- [WHAT NEEDS TO BE DONE]: Continue the review comment about the string-termination checker, picking up after its final line.
[start PROVIDED TEXT]
There is not that much heuristic:

- If you use the unsafe calls and before reading the string you manage to 
null-terminate it (inject `'\0'`), it would be a false positive.
- If you have a blob of memory without considering the length of the stuff it 
will store, it is a true positive.

Please note that, truncation is fine:

> To prevent such errors, either limit copies through truncation or, 
> preferably, ensure that the destination is of sufficient size

~ from the rule's page 
<https://wiki.sei.cmu.edu/confluence/display/c/STR31-C.+Guarantee+that+storage+for+strings+has+sufficient+space+for+character+data+and+the+null+terminator>

> For example, in the example titled "Noncompliant Code Example (argv)", it is 
> explicitly stated that the problem is not only that the buffer is fixed-size 
> and `strcpy()` is made, but also that the original string //is controlled by 
> the attacker//. The right analysis to catch such issues is //taint 
> analysis//. It's a typical taint problem. I honestly believe you should try 
> to solve it by combining the taint checker with the string checker: "if 
> string length metadata is tainted (in particular, if the string itself is 
> tainted) and is potentially larger than the destination buffer size (eg., 
> unconstrained), warn". With the recent advancements in the development of the 
> taint checker, i think you can get pretty far this way without constantly 
> struggling with false positives.

This checker indeed would require an additional taint analysis, but as we do 
not have a non-alpha variant, I am fine to call every non-null-terminated 
string reading an issue (as it is), whatever is the source. That is a 
generalization, yes, in the best possible manner what we have got today. Also I 
am not a big fan of relying on non-alpha stuff and I am sure I have defined my 
checker enough well to catch real issues.

---

---

Let me summarize:

- There is a lot more to do, we have seen too many issues to call this a 
finished checker.
[end PROVIDED TEXT]
[start GIVEN DATA]
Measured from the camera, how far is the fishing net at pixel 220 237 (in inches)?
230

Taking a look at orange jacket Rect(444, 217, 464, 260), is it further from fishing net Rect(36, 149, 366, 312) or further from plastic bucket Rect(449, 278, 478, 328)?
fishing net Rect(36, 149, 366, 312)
[end GIVEN DATA]
- [OUTPUT OF THE TASK]:
- The problem is not the size, but the missing `'\0'` (which you can have 
multiple of at any point).
- We heavily need to swap the value-tracking with `NoteTags` to make this 
useful.

================
Comment at: clang/test/Analysis/cert/str31-c-fp-suppression.cpp:33-34
+  // string, so that we could see whether the string is null-terminated on
+  // every path or not. Because the 'src' could be not null-terminated this
+  // report is fine, but if 'src' is null-terminated this report is a false
+  // positive because the 'src' fits into 'dest' with the null terminator
----------------
NoQ wrote:
> Mmm, no, it's not fine. The warning is saying something that's not correct. 
> Even if `src` is not null-terminated, under the assumption that no 
> out-of-bounds read UB occurs in the `strcpy()` call, `dest` is going to 
> always be null-terminated and have a `strlen` of at most 127. And by 
> continuing our analysis after `strcpy()`, we inform the user that we assume 
> that no UB has happened on the current execution path yet.
> 
> Traditionally checkers either warn immediately when they can detect an error, 
> or assume that the error has not happened. For example, when we dereference a 
> pointer, if the pointer is not known to be null, we actively assume that it's 
> non-null. Similarly, if the `src` string is not null-terminated, we should 
> warn at the invocation of `strcpy`; if it's not known whether it's 
> null-terminated or not, we should actively assume that it's null-terminated 
> at `strcpy`.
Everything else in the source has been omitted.